▶ [Text shown]:
Forgotten scientist who measured skies
A biography by neuroscientist Asha Gopinathan brings to the forefront Anna Mani, who built India’s meteorological backbone
by Asha Gopinathan.
National Book Trust.
Pages 334. Rs 355
On her eighth birthday, when most children might have longed for trinkets or toys, Anna Mani asked her father for the Encyclopaedia Britannica. It was a small gesture that revealed a great deal about her character. Even as a child in a conservative household in a family of the princely state of Travancore, which now forms the southern parts of Kerala, Mani was staking her claim to a life driven by curiosity and intellect.
That choice would echo through her career, for Anna Mani became one of India’s pioneering scientists, a physicist and meteorologist who helped the country achieve self-reliance in measuring its skies, winds, and solar radiation. And yet, despite the brilliance of her work, she slipped almost completely out of public memory.
‘Anna Mani: The Uncut Diamond’ by neuroscientist and writer Asha Gopinathan is an act of recovery. It restores to history a figure whose fingerprints are everywhere in India’s scientific story but whose name remains unfamiliar to most Indians. The book reminds readers that the story of Indian science is not only that of CV Raman, Vikram Sarabhai, and Homi J Bhabha, but also of women who worked in quiet brilliance, whose contributions were folded into institutional successes without the recognition they deserved.
Anna Mani was born in 1918 in Peermade, a hill town in what is now Kerala, into a well-to-do Syrian Christian family. Her father was an engineer; her mother, a homemaker. Known at home as Ammini, she was a serious, bookish child, far removed from the expected roles of her generation. By the time she joined the Indian Institute of Science in Bangalore in the 1940s to work under Nobel laureate CV Raman, she had already established herself as someone unwilling to be defined by conventional norms.
In Raman’s laboratory, she undertook painstaking experiments on the luminescence of rubies and diamonds, producing a thesis that made a significant contribution to spectroscopy. She and her colleagues came close to discovering the ruby laser, a testament to how closely Indian science was connected to global developments and to how deeply involved Mani was in the heart of that moment.
Her career might have remained within physics research, but newly-Independent India was in urgent need of scientific infrastructure. After a short training stint in England, Mani joined the India Meteorological Department in Poona in 1948. Mani led teams that designed, manufactured, and calibrated devices for measuring weather, solar radiation, and atmospheric ozone. Her work helped create a culture of self-reliance, enabling India to monitor its own atmosphere with precision and confidence.

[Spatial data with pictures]
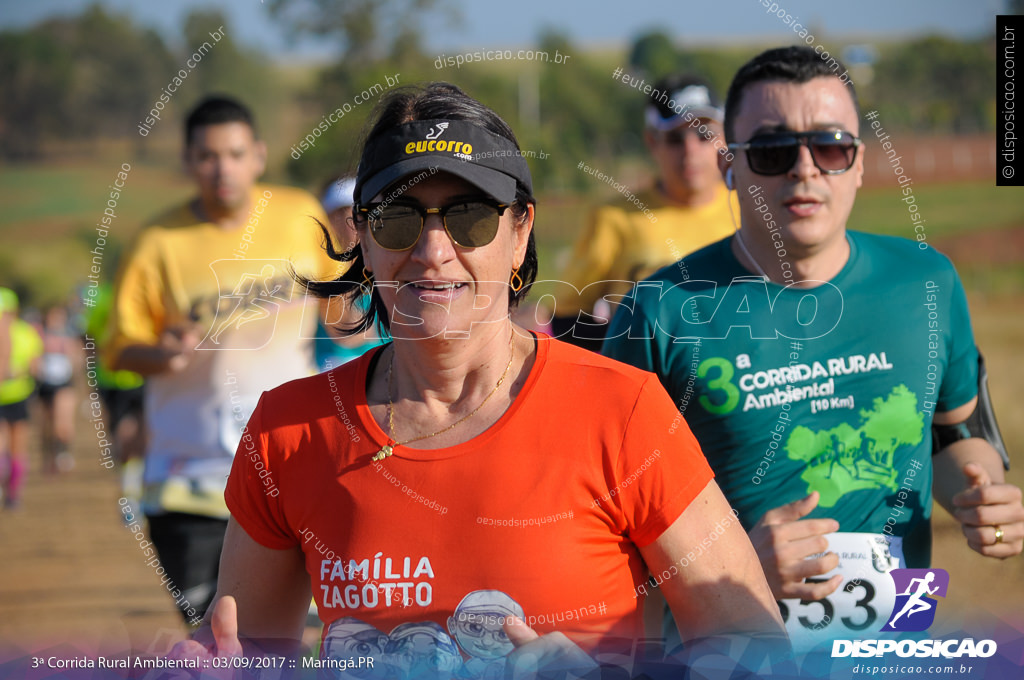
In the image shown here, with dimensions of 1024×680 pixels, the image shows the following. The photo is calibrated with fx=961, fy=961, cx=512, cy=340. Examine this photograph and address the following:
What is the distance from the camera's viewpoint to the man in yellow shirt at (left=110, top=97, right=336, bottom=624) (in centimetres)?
381

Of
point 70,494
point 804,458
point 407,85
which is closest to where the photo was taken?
point 407,85

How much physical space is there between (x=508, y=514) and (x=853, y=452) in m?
1.03

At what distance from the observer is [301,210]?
159 inches

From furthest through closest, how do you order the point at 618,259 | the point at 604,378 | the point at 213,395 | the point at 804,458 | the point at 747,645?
the point at 618,259 < the point at 213,395 < the point at 804,458 < the point at 604,378 < the point at 747,645

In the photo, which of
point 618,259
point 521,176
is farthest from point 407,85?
point 618,259

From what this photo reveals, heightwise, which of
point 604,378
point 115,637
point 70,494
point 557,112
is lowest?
point 70,494

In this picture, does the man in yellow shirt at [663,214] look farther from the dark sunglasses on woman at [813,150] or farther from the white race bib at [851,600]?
the white race bib at [851,600]

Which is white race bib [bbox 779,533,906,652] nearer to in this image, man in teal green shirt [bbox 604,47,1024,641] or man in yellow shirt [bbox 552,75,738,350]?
man in teal green shirt [bbox 604,47,1024,641]

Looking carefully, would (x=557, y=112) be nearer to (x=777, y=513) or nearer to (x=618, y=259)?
(x=618, y=259)

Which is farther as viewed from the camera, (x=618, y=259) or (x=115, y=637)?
(x=618, y=259)

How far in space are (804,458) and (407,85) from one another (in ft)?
4.13

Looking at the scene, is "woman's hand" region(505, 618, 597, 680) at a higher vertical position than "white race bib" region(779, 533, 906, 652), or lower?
higher

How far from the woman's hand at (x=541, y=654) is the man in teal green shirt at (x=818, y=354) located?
33.6 inches

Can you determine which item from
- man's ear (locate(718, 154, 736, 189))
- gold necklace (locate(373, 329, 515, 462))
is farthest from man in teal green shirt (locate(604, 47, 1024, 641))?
gold necklace (locate(373, 329, 515, 462))
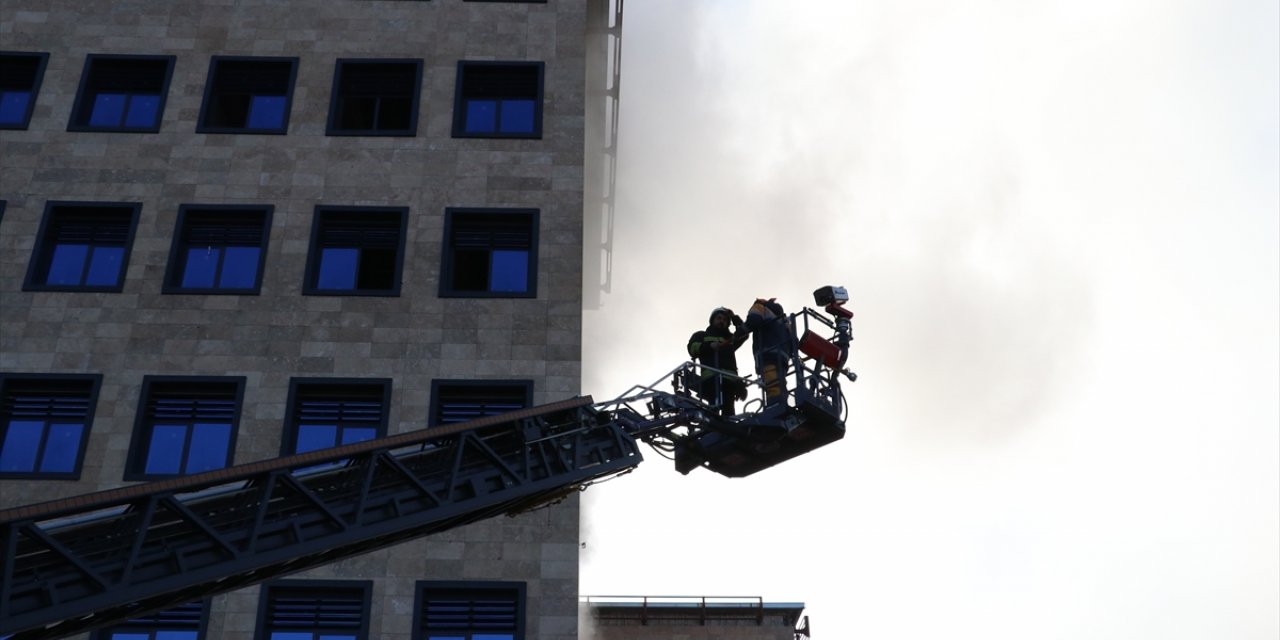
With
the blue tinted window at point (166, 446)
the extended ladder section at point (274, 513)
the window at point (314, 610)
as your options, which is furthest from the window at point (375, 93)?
the extended ladder section at point (274, 513)

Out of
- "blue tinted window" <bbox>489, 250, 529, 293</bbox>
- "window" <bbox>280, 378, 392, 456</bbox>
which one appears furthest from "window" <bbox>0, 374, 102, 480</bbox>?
"blue tinted window" <bbox>489, 250, 529, 293</bbox>

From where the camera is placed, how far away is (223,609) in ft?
77.9

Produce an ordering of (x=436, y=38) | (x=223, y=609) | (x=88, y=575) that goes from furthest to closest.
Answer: (x=436, y=38) < (x=223, y=609) < (x=88, y=575)

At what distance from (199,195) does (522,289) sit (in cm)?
680

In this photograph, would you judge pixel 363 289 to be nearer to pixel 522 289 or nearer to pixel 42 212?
pixel 522 289

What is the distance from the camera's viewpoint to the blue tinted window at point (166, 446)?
2539cm

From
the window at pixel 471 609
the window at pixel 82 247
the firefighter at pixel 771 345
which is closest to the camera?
the firefighter at pixel 771 345

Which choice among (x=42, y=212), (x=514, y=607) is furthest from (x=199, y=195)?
(x=514, y=607)

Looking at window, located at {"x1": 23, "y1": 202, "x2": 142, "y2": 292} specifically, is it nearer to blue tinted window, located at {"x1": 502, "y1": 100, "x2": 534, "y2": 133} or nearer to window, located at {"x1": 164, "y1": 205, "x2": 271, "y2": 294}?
window, located at {"x1": 164, "y1": 205, "x2": 271, "y2": 294}

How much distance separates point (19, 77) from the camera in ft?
98.2

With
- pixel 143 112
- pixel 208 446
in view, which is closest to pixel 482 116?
pixel 143 112

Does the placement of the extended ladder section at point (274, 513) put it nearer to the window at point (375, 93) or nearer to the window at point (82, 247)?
the window at point (82, 247)

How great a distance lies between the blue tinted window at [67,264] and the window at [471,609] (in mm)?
9566

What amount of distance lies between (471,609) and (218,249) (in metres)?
9.00
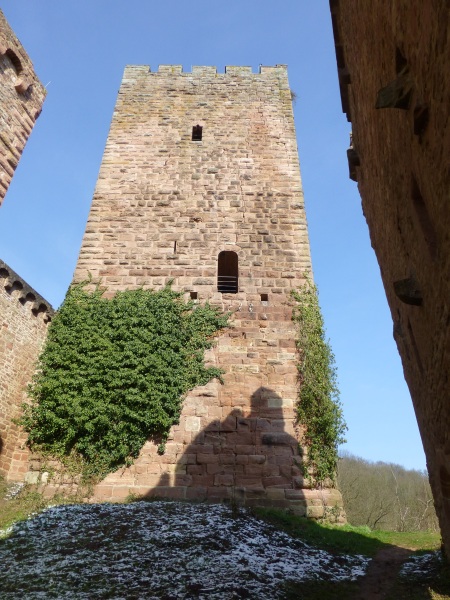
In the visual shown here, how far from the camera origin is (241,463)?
8.32 m

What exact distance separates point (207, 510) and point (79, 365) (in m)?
3.53

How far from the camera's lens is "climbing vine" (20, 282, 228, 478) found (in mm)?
8297

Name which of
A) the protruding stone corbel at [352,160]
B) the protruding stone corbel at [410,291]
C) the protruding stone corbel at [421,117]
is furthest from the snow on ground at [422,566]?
the protruding stone corbel at [352,160]

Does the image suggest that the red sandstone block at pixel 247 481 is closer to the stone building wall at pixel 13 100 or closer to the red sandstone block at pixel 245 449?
the red sandstone block at pixel 245 449

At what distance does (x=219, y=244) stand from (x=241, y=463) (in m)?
4.86

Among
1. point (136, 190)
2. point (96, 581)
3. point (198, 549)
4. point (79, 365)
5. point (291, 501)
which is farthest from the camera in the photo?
point (136, 190)

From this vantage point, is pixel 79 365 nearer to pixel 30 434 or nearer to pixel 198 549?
pixel 30 434

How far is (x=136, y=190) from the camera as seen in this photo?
39.0 ft

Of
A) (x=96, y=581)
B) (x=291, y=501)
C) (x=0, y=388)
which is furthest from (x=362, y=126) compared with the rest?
(x=0, y=388)

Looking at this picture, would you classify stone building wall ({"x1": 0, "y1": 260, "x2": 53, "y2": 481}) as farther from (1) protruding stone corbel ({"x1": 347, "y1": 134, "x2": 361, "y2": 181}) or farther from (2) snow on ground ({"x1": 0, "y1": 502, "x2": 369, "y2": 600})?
(1) protruding stone corbel ({"x1": 347, "y1": 134, "x2": 361, "y2": 181})

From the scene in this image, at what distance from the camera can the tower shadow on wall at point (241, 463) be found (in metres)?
8.05

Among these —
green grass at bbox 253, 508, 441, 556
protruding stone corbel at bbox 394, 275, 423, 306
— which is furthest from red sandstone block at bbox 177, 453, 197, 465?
protruding stone corbel at bbox 394, 275, 423, 306

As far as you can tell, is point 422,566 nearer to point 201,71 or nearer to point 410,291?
point 410,291

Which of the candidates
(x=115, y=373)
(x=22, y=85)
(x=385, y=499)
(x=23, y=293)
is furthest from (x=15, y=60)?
(x=385, y=499)
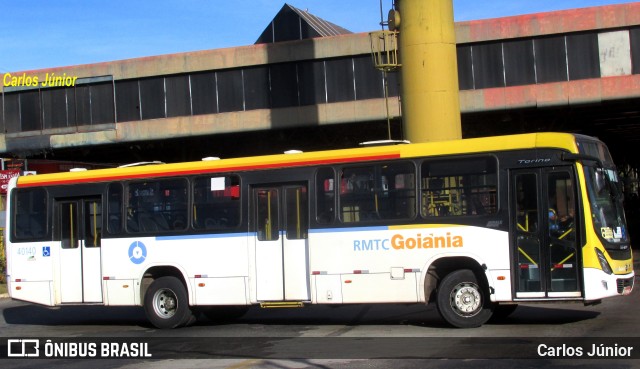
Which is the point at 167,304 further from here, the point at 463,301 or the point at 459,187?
the point at 459,187

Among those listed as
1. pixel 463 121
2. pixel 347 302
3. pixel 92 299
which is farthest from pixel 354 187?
pixel 463 121

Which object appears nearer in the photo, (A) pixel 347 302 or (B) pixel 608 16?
(A) pixel 347 302

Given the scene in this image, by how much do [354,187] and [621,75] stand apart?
755 inches

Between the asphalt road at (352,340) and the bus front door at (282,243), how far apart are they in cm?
75

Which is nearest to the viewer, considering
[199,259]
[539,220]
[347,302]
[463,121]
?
[539,220]

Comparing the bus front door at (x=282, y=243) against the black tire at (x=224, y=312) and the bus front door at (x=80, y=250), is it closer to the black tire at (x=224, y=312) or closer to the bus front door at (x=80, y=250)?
the black tire at (x=224, y=312)

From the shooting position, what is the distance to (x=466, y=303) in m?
12.0

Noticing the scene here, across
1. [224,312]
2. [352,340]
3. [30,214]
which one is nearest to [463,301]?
[352,340]

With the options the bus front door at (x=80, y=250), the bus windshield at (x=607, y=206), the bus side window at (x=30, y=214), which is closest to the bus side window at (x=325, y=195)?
the bus windshield at (x=607, y=206)

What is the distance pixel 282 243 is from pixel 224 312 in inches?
109

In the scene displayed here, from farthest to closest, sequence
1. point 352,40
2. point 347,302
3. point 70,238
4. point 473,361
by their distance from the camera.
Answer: point 352,40, point 70,238, point 347,302, point 473,361

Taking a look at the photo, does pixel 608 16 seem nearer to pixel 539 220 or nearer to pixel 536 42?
pixel 536 42

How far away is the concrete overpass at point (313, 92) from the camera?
2867cm

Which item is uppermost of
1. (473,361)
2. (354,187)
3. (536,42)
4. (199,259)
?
(536,42)
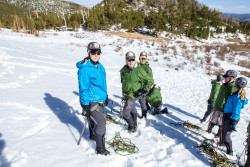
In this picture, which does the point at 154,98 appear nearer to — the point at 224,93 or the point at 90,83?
the point at 224,93

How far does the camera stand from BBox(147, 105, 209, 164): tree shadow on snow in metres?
3.63

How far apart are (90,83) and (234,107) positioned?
2977 millimetres

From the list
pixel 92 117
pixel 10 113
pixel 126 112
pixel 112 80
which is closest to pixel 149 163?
pixel 126 112

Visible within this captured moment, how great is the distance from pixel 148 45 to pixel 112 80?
15128mm

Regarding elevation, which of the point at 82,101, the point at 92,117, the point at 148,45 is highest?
the point at 148,45

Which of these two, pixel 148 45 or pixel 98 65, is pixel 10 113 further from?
pixel 148 45

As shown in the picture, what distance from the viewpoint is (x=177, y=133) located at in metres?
4.31

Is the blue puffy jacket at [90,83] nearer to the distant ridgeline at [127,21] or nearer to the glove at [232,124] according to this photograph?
the glove at [232,124]

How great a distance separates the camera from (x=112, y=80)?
33.1 ft

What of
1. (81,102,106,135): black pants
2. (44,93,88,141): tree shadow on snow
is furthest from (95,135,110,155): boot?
(44,93,88,141): tree shadow on snow

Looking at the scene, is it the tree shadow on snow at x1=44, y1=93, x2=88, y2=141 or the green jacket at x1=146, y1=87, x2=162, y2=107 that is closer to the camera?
the tree shadow on snow at x1=44, y1=93, x2=88, y2=141

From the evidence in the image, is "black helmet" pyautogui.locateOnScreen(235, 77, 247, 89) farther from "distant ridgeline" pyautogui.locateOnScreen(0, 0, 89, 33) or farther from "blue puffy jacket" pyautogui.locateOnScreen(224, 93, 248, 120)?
"distant ridgeline" pyautogui.locateOnScreen(0, 0, 89, 33)

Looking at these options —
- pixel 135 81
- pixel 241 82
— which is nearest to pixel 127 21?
pixel 135 81

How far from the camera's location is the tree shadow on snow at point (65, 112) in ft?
13.4
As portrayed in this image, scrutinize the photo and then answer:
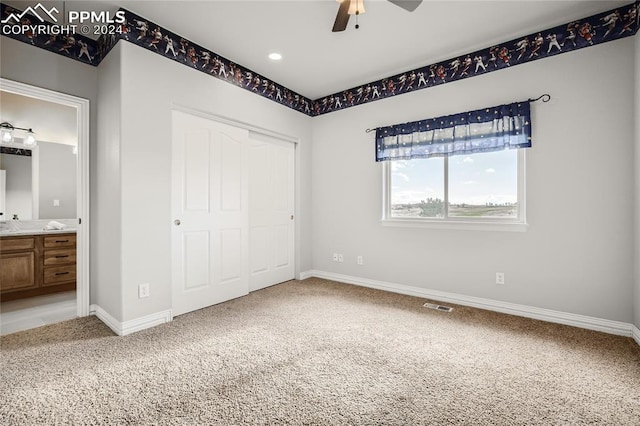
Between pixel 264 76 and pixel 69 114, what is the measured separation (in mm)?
2518

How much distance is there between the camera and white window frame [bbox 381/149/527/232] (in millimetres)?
2910

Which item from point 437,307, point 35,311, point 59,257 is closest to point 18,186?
point 59,257

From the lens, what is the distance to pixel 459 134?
127 inches

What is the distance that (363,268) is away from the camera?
13.3ft

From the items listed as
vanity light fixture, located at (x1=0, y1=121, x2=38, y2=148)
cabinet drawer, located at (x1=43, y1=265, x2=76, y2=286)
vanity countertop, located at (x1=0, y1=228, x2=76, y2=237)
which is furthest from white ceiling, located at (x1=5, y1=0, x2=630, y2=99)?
cabinet drawer, located at (x1=43, y1=265, x2=76, y2=286)

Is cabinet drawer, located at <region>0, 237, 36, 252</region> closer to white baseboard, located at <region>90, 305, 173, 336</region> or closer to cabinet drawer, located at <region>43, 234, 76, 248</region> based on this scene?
cabinet drawer, located at <region>43, 234, 76, 248</region>

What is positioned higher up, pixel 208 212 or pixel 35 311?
pixel 208 212

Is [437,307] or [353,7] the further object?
[437,307]

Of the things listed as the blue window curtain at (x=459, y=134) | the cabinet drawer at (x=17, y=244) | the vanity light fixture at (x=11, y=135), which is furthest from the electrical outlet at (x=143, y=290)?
the vanity light fixture at (x=11, y=135)

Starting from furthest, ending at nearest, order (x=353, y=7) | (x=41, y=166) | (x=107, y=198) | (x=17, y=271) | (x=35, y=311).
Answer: (x=41, y=166), (x=17, y=271), (x=35, y=311), (x=107, y=198), (x=353, y=7)

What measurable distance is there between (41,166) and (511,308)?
6.27 metres

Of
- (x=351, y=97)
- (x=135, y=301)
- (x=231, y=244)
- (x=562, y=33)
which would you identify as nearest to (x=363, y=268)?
(x=231, y=244)

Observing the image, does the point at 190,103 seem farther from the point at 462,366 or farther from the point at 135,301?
the point at 462,366

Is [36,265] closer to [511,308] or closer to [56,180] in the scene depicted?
[56,180]
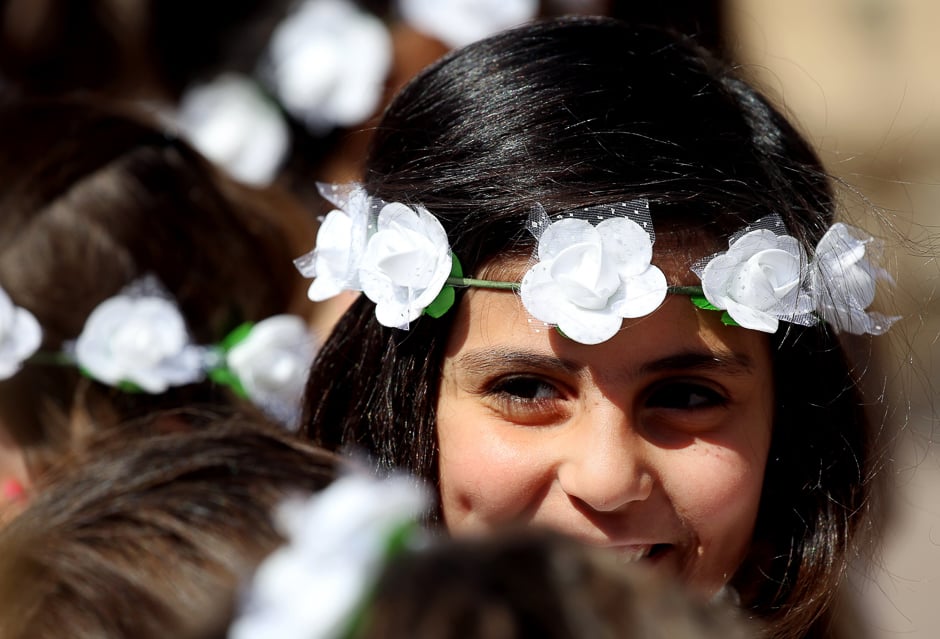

▶ [What to do]:
• 1. According to the review of the Anna Mani biography, what did Anna Mani request from her father on her eighth birthday?
• 2. Extend the review of the Anna Mani biography onward from its final sentence.

▶ [Final results]:
• 1. She asked him for the Encyclopaedia Britannica.

• 2.
She went on to lead some of the earliest wind energy surveys in the country, laying the foundations for renewable energy programmes that would gain importance decades later.
Despite her achievements, Mani did not become a public figure. She preferred the life of precision and anonymity, the tedious and unglamorous work of building instruments and refining data.
She once described herself as “the right person in the wrong place”, acknowledging the systemic barriers that women scientists faced. Although she rose to the position of Deputy Director General at the Meteorological Department, she never became Director General, a role many of her colleagues felt she deserved. Her career, like those of so many women scientists of her generation, bore the weight of gender bias.
Gopinathan’s book is strongest when it highlights these silences. Why was Anna Mani forgotten? Because the history of science has rarely had patience for those who worked in the background, and even less for women who refused to play by the rules of visibility. Mani wore simple khadi saris, mended her own clothes, raised dogs and birds, and lived a life of quiet frugality.
She scorned ornaments and ostentation, never married, and devoted herself fully to her work.
The portrait that emerges from ‘The Uncut Diamond’ is not only of a scientist, but of a personality: eccentric, exacting, fiercely independent, deeply attached to her dogs and birds, and supported at home by her housekeeper Yashoda Bai, who enabled her single-minded devotion to science for nearly four decades. By highlighting such details, Gopinathan reminds readers that science is not created by solitary geniuses alone, but by ecosystems of labour, often invisible and unacknowledged.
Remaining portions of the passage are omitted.